▶ **Action item**:
An exact copy of the data is needed, one that excludes all pictures.

▶ **Dataset content**:
• • • •

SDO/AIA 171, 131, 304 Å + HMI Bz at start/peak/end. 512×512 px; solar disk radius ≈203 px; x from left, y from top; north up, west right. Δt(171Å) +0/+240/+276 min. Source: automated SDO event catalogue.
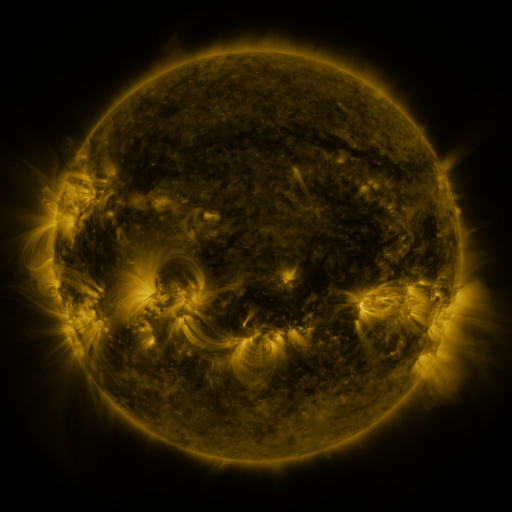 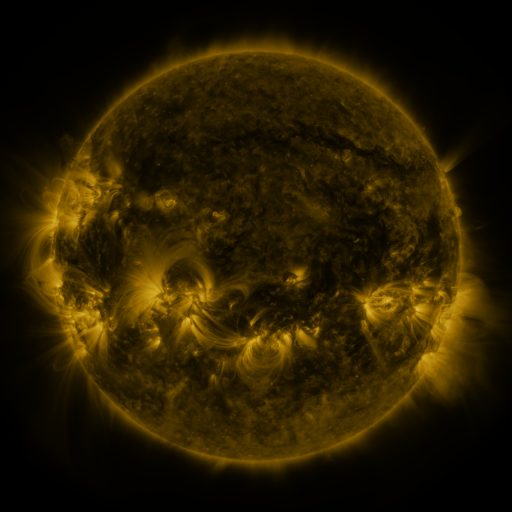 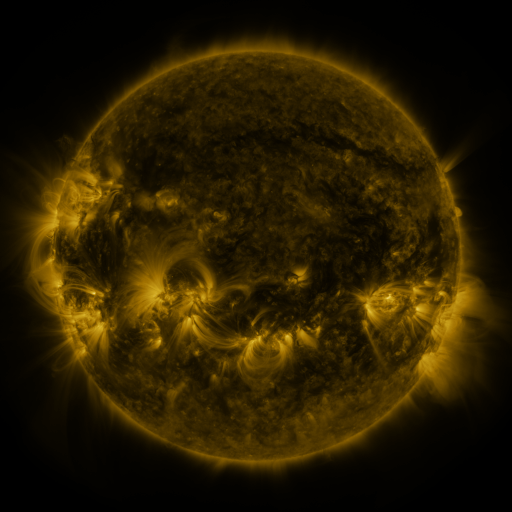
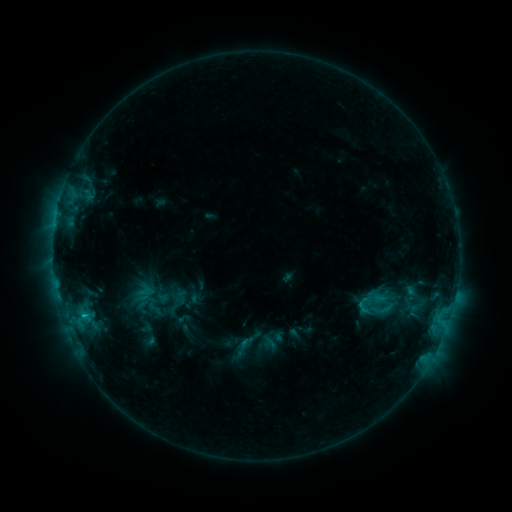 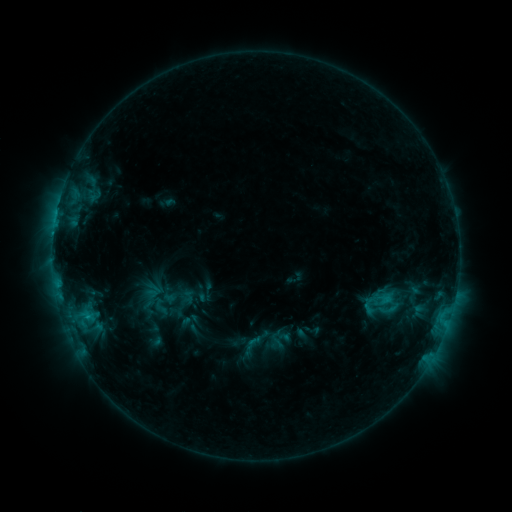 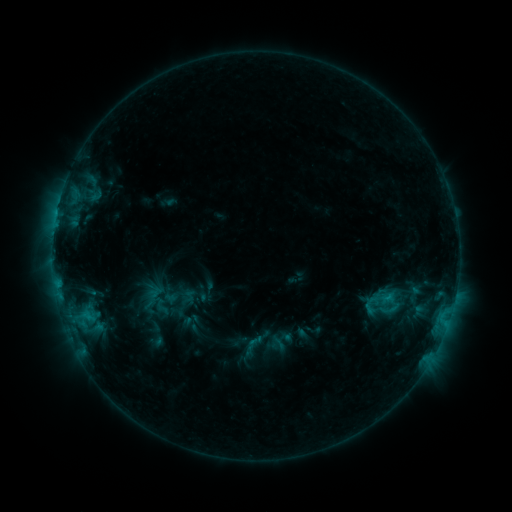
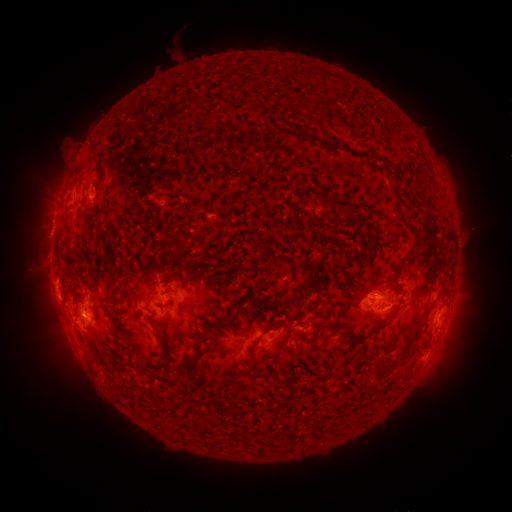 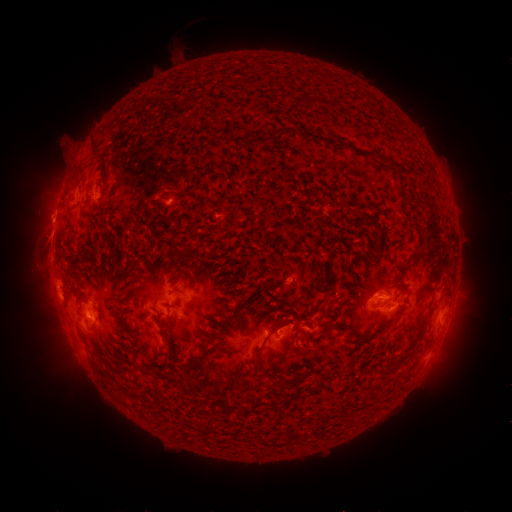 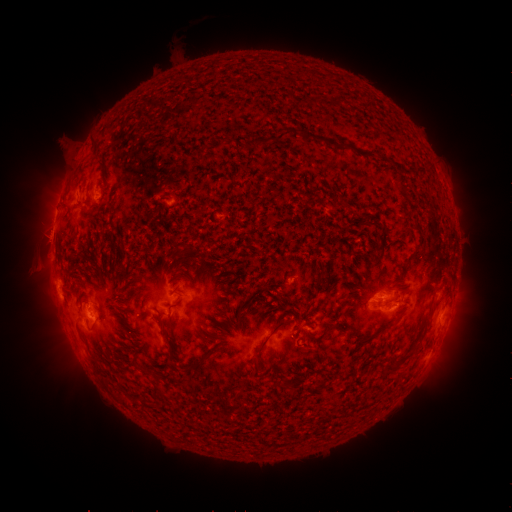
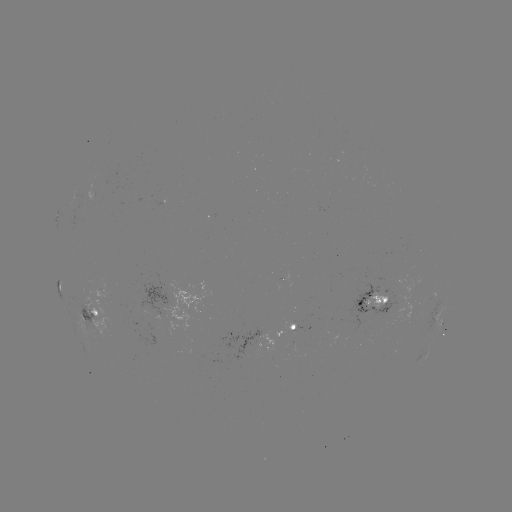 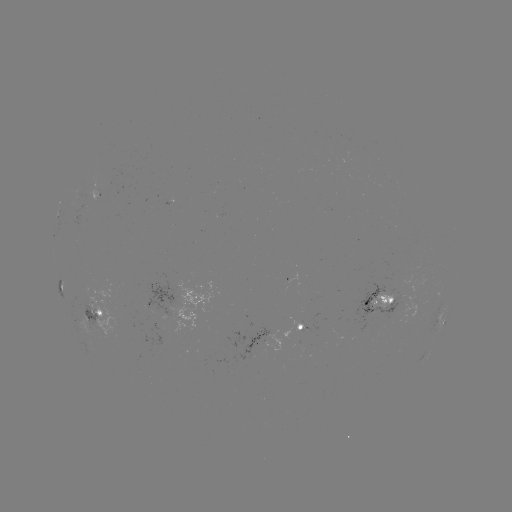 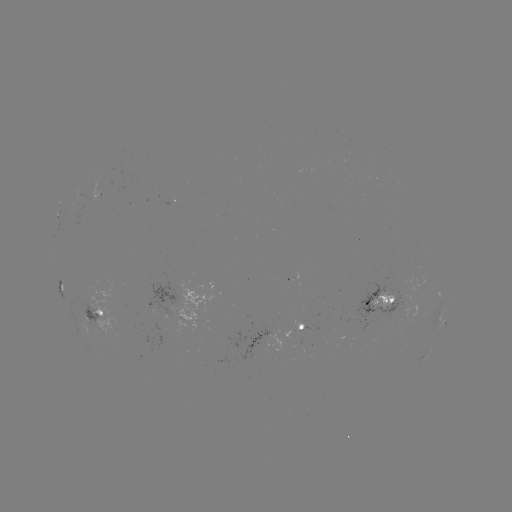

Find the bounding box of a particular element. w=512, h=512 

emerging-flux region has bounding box [286, 273, 296, 283].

• • • •

▶ **Solved problem**:
SDO/AIA 171, 131, 304 Å + HMI Bz at start/peak/end. 512×512 px; solar disk radius ≈203 px; x from left, y from top; north up, west right. Δt(171Å) +0/+240/+276 min. Source: automated SDO event catalogue.

Find the bounding box of a particular element. w=512, h=512 

emerging-flux region has bounding box [286, 273, 296, 283].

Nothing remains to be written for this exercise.